(Saved entries)
-----

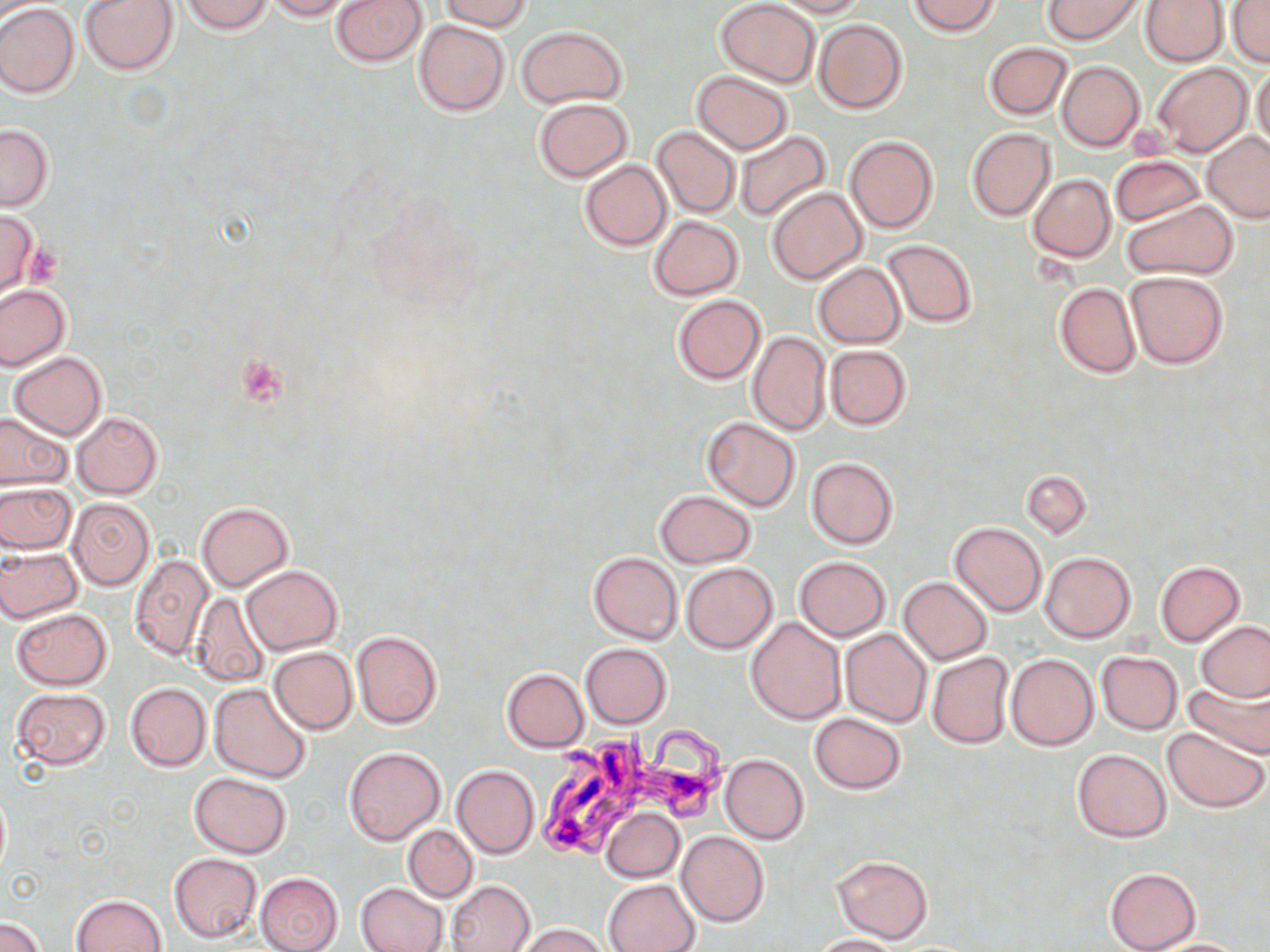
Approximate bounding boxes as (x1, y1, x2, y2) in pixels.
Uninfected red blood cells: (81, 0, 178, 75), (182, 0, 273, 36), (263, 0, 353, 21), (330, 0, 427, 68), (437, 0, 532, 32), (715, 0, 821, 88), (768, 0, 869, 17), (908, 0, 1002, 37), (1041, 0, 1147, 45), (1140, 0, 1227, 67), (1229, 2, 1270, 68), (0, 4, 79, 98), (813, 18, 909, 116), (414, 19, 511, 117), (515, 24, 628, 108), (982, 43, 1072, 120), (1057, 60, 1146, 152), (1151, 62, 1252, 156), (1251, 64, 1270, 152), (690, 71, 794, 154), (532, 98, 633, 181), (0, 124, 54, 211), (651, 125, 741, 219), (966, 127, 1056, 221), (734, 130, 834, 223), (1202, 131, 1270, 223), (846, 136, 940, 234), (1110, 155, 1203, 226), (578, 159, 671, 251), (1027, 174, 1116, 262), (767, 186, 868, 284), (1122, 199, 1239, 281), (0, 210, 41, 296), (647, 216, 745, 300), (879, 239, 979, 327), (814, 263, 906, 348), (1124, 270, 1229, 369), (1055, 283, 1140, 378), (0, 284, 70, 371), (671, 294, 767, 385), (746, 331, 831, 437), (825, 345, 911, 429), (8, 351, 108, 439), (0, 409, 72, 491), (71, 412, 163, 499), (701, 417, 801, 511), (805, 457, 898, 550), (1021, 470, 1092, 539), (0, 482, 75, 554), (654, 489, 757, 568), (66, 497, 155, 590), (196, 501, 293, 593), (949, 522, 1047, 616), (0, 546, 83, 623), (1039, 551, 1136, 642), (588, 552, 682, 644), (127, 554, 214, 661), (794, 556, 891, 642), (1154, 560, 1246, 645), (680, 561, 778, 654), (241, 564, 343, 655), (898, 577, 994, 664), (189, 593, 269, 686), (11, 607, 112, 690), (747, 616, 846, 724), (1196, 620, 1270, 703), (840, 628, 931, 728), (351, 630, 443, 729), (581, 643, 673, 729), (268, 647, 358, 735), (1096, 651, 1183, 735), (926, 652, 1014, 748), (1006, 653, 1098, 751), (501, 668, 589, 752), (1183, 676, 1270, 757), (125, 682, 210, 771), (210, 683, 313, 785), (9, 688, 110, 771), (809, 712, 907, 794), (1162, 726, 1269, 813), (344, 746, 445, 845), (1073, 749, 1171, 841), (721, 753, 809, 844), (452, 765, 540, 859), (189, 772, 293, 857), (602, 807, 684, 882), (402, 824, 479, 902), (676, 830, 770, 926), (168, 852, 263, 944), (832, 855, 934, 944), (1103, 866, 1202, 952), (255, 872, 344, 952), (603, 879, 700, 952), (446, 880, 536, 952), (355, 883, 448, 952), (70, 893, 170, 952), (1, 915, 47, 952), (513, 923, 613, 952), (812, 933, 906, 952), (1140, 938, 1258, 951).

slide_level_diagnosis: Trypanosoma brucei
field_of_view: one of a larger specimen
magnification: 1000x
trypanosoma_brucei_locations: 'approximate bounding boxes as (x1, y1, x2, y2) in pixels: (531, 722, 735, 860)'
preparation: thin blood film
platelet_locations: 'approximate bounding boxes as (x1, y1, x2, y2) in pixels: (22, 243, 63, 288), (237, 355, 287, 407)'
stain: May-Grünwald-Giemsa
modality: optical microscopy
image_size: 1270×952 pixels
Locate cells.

-----

§ **Your objective**:
Return the line that contains "modality: optical microscopy" along with every line after it through the end of the entries, exactly, adding nothing.

§ **Finished exercise**:
modality: optical microscopy
image_size: 1270×952 pixels
Locate cells.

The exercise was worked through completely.